The Skagit County Farmland Legacy Program is locally funded by a tax levy of about 6 cents per every $1,000 of property valuation.

“Those funds are solely used to protect farmland,” Stoner said. “The whole function of farmland legacy is to protect farmland, but that is tied to the larger purpose of safeguarding agriculture in Skagit County.”

The decrease in value can lower the barrier of entry for those wanting to establish themselves in the agricultural industry without a family legacy in farming. It also makes it cheaper for established farmers to expand their operations.

“If there are building rights that you can sell off, it helps offset the cost and it makes it a little easier to afford,” explained Ryan Nelson, a third-generation potato farmer in Skagit County and farm manager for Double-N Potatoes. “But the big thing is it keeps it in agriculture.”

As of December, more than 15,000 acres of such agricultural land has been protected in Skagit County over the last 25 years, representing 283 fewer houses — and associated roads and infrastructure — being built on farmlands in the region, Stoner explained.

Agricultural critical mass

Double-N Potatoes has protected more farmland through the Farmland Legacy Program, about 1,500 acres, than any other entity. Nelson said that his family is not only leveraging the benefits of extinguishing development rights but that each acre protected helps preserve the necessary critical mass of agriculture in the county to ensure that farming remains economically viable.

As farmland is lost in a region, it becomes more difficult to support auxiliary industries, attract labor and sustain agricultural processing facilities, explained Michael Brady, an agricultural economist at Washington State University.

Thousands of potatoes fill storage sheds at Double-N Potatoes. (Hailey Hoffman/Cascadia Daily News)

Ultimately, it undermines the economic viability of the entire industry.

“It gets to a point where too much ag gets taken out of production, well, it’s gonna be hard to keep your infrastructure intact,” Nelson said. “Everything from the tractor dealerships to the fertilizer companies to the seed companies that are here.”

Brady pointed to the agglomeration effect in economics: a higher concentration of a specific industry in a region increases innovation and decreases the cost of doing business.

This is especially true for specialty crops, where packing and processing is key.
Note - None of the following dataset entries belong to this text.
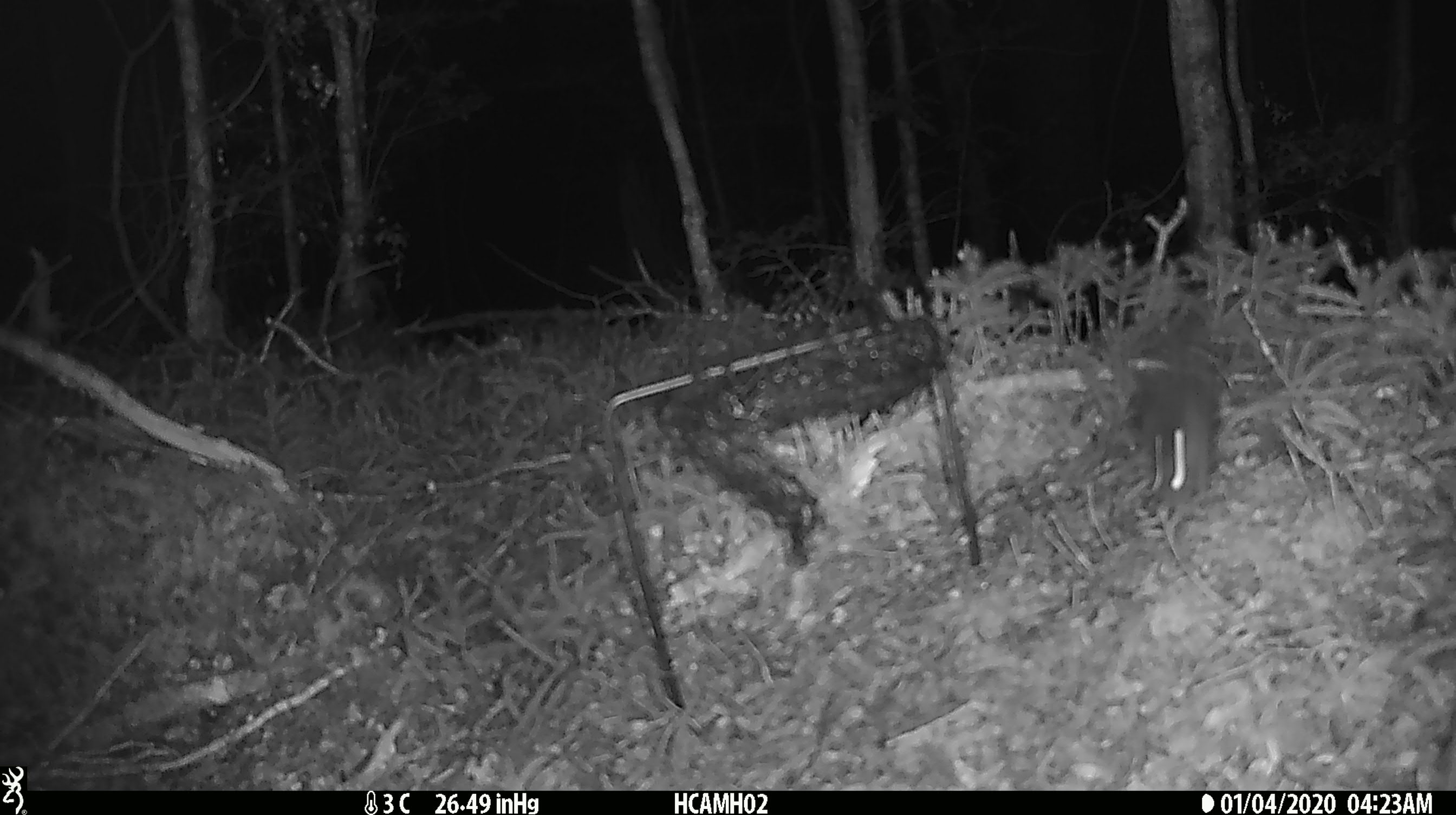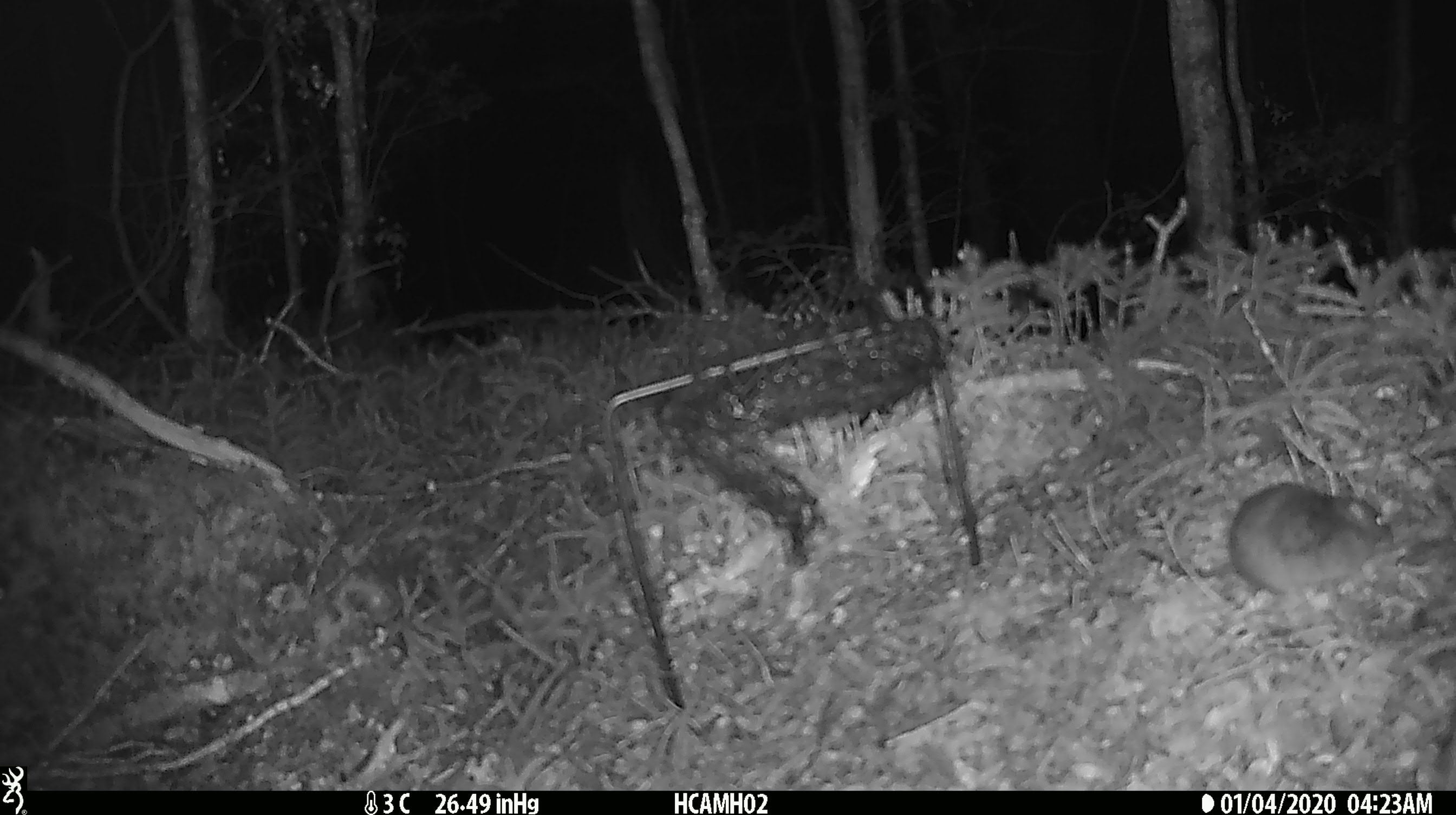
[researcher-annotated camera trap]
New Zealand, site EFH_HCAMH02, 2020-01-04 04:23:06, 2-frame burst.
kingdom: Animalia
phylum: Chordata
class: Mammalia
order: Rodentia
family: Muridae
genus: Mus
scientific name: Mus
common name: mouse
Mouse (Mus).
“To keep those post farm gate tracking and processing industries economical, they need scale,” Brady said.

While there are the economics of scale — the bigger the farm, the lower the unit costs — there is also the economics of scope, or the benefit of growing a variety of crops, Brady explained.

This is particularly the case for small and medium farms focused on direct sales. The idea is to have a diversity of crops ready to be harvested at different times throughout the year to provide a steady flow of income.
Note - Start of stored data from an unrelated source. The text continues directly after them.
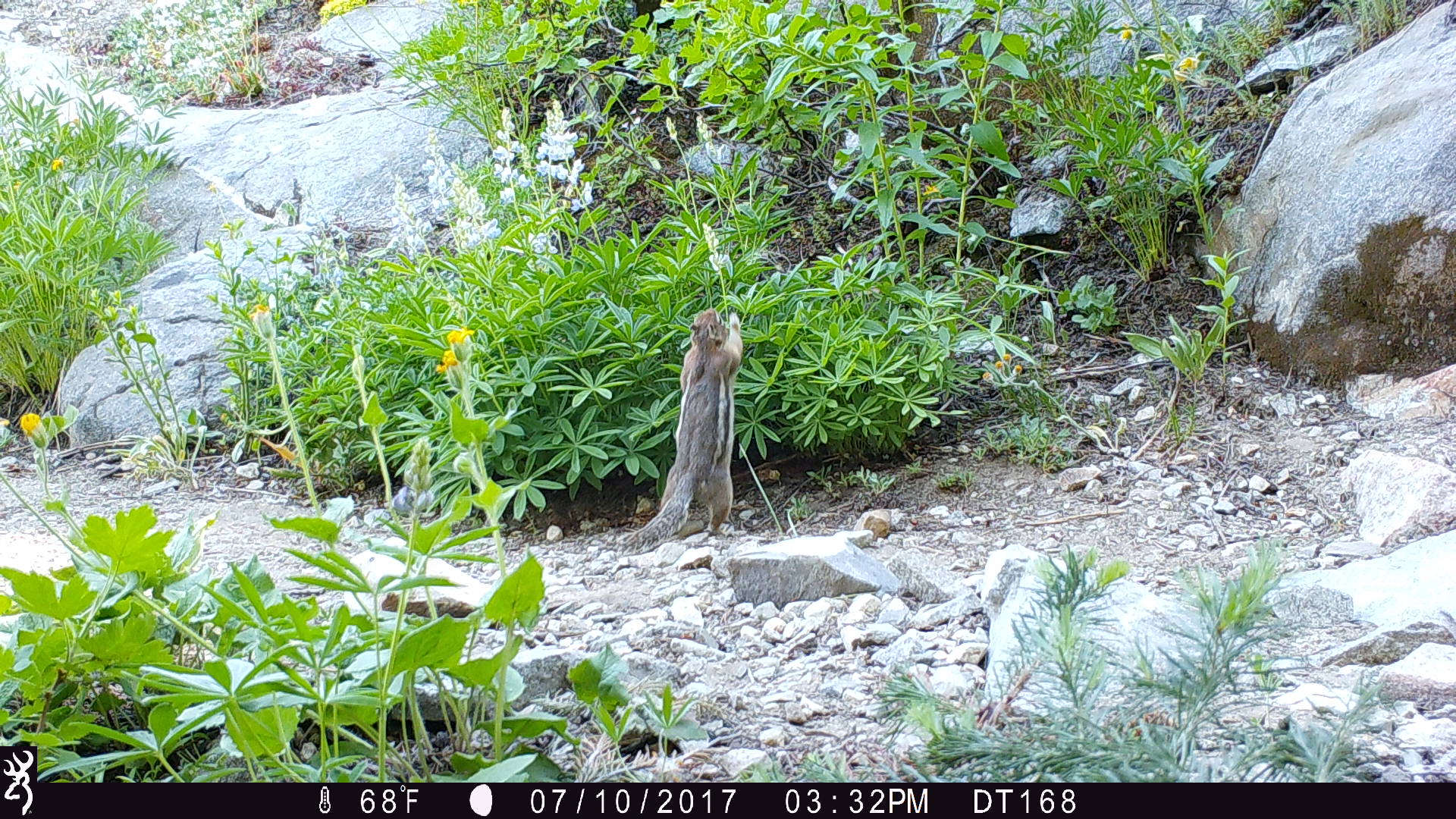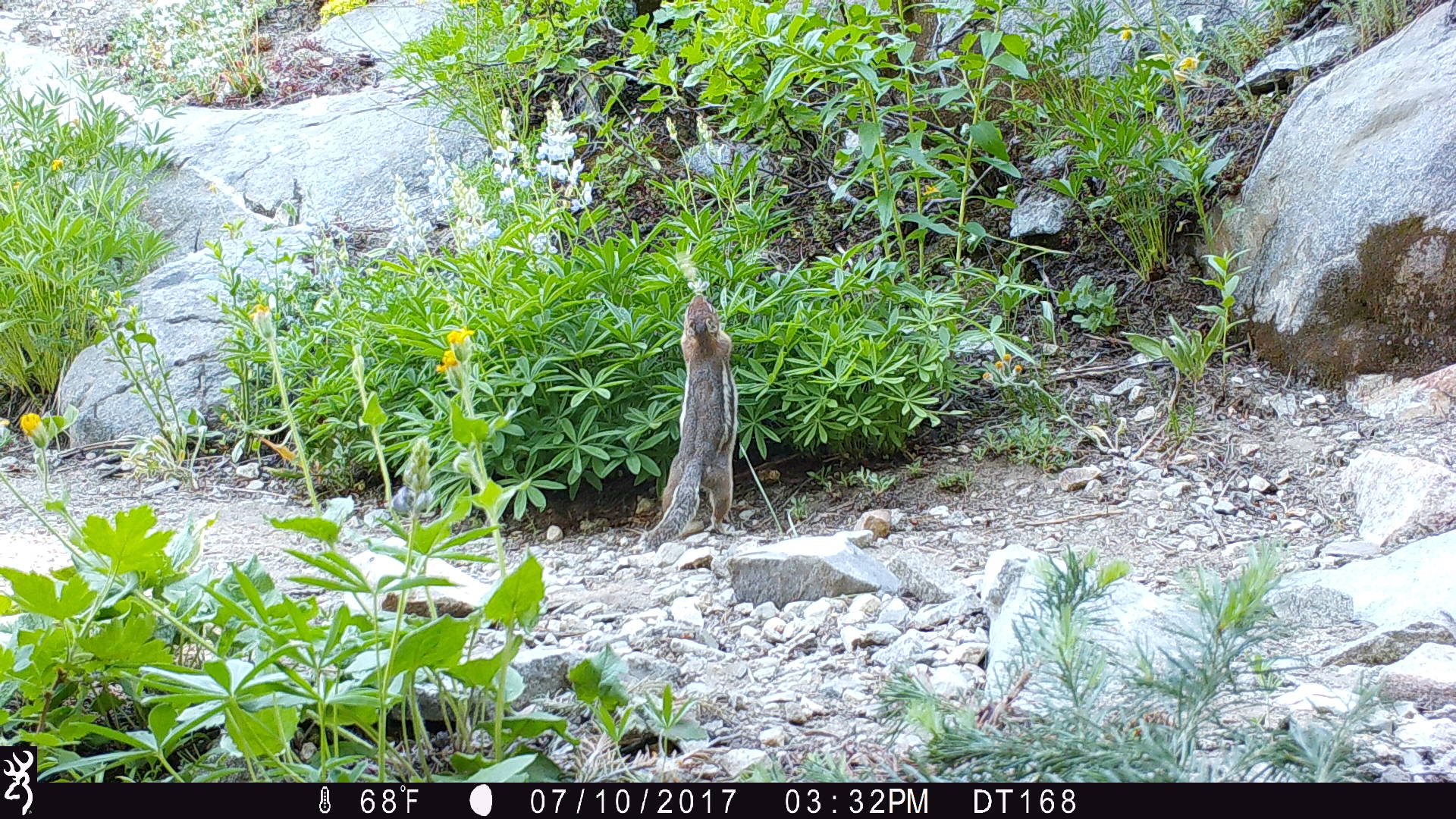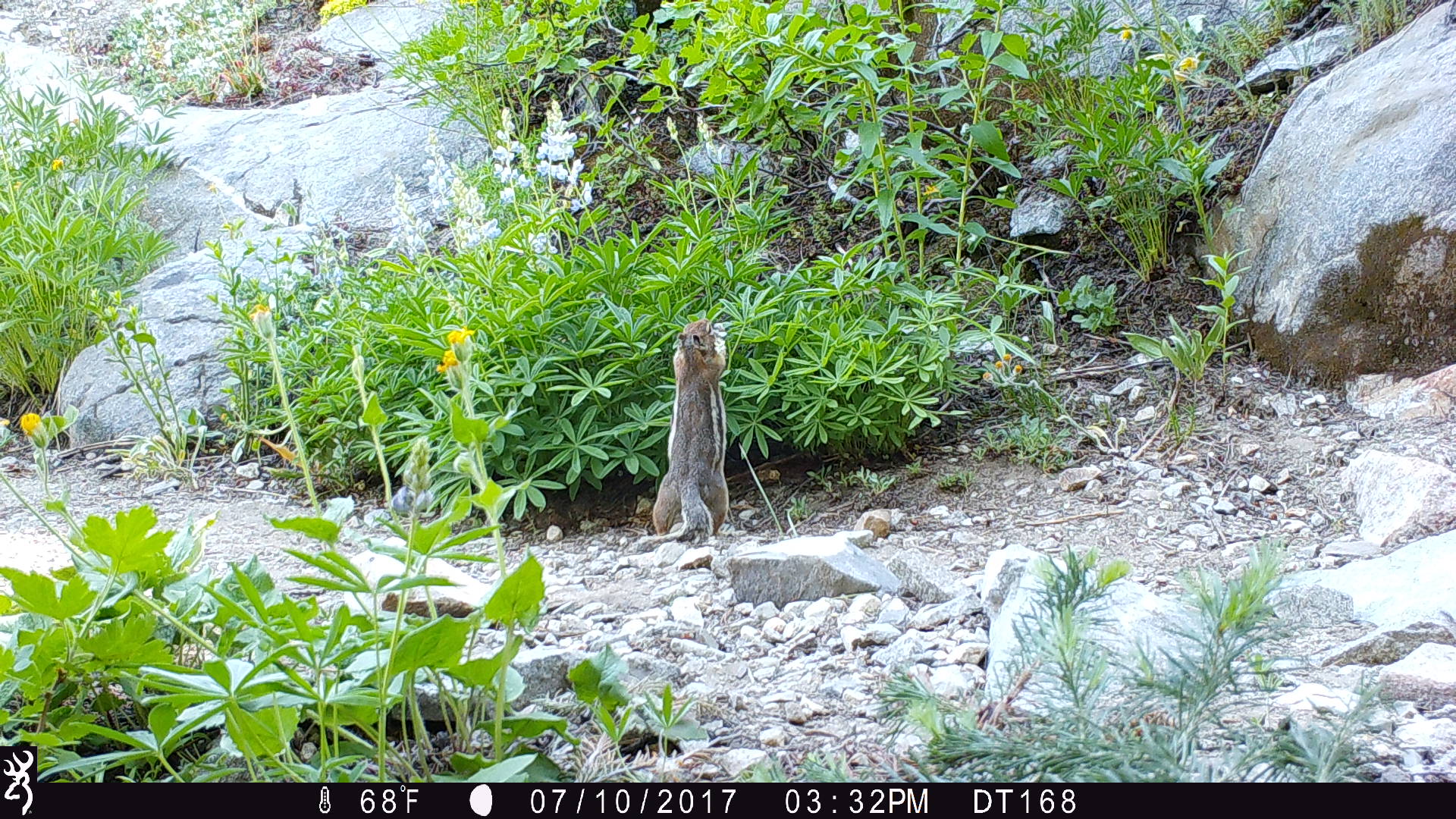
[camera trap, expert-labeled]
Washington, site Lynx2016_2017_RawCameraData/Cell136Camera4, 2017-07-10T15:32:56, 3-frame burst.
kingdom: Animalia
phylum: Chordata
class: Mammalia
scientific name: Mammalia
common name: small mammal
Small mammal (Mammalia). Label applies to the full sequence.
Skagit Valley, constrained by the mountains on one side and the sea on the other, is limited with how much it can benefit from the economics of scale and is instead pushed toward diversification, as opposed to specialization.
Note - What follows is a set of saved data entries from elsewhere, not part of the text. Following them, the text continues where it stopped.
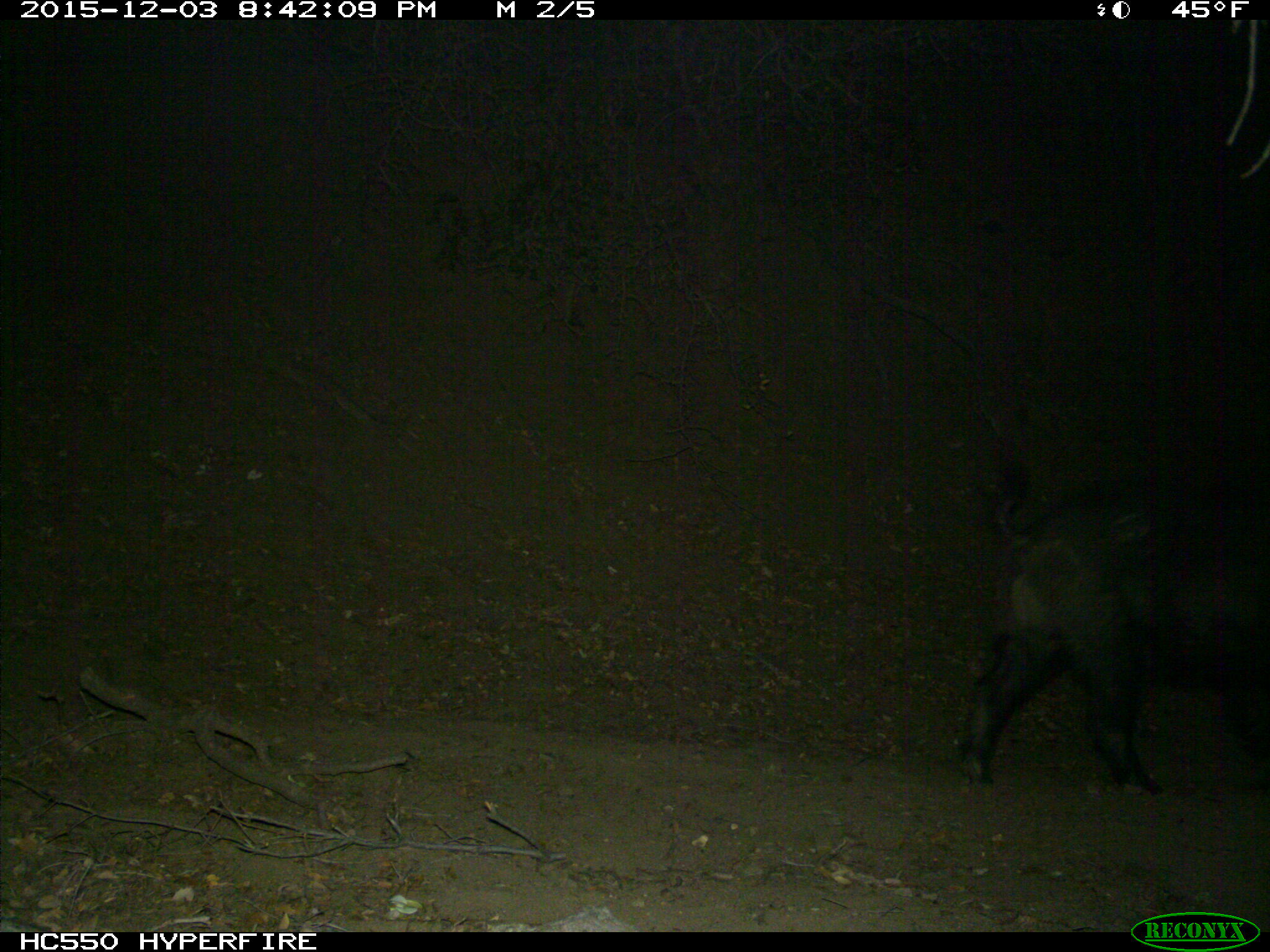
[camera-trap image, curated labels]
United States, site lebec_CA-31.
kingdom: Animalia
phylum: Chordata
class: Mammalia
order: Artiodactyla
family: Suidae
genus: Sus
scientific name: Sus scrofa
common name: wild boar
Nonetheless, even this requires a great deal of farmland for a variety of reasons, including crop rotations, in which crops are planted in different fields on a set schedule so as not to deplete the soil quality of one parcel.

Tractors are lined up at Double-N Potatoes. (Hailey Hoffman/Cascadia Daily News)

Future farmlands of Skagit

The Skagit County Farmland Legacy Program is one of the most successful farmland preservation programs in the state, yet more still needs to be done to secure the region’s future in agriculture, Stoner explained.

“It is vital to protect farmland at a fast pace,” Stoner said in December. “This year, we’ve been working to identify barriers and opportunities so that Farmland Legacy can protect 30% of Skagit farmland sooner than 2050.”

The county budgeted $3 million for the purchase of easements to protect agricultural land in 2024 and 2025. In 2024, the county spent $985,00 on the effort. However, Stoner noted that with population pressures increasing in the Puget Sound region, land values will increase, ultimately reducing the buying power of the program. 

“We still have a ton of work ahead of us,” Stoner said. “Our dirt is our future.”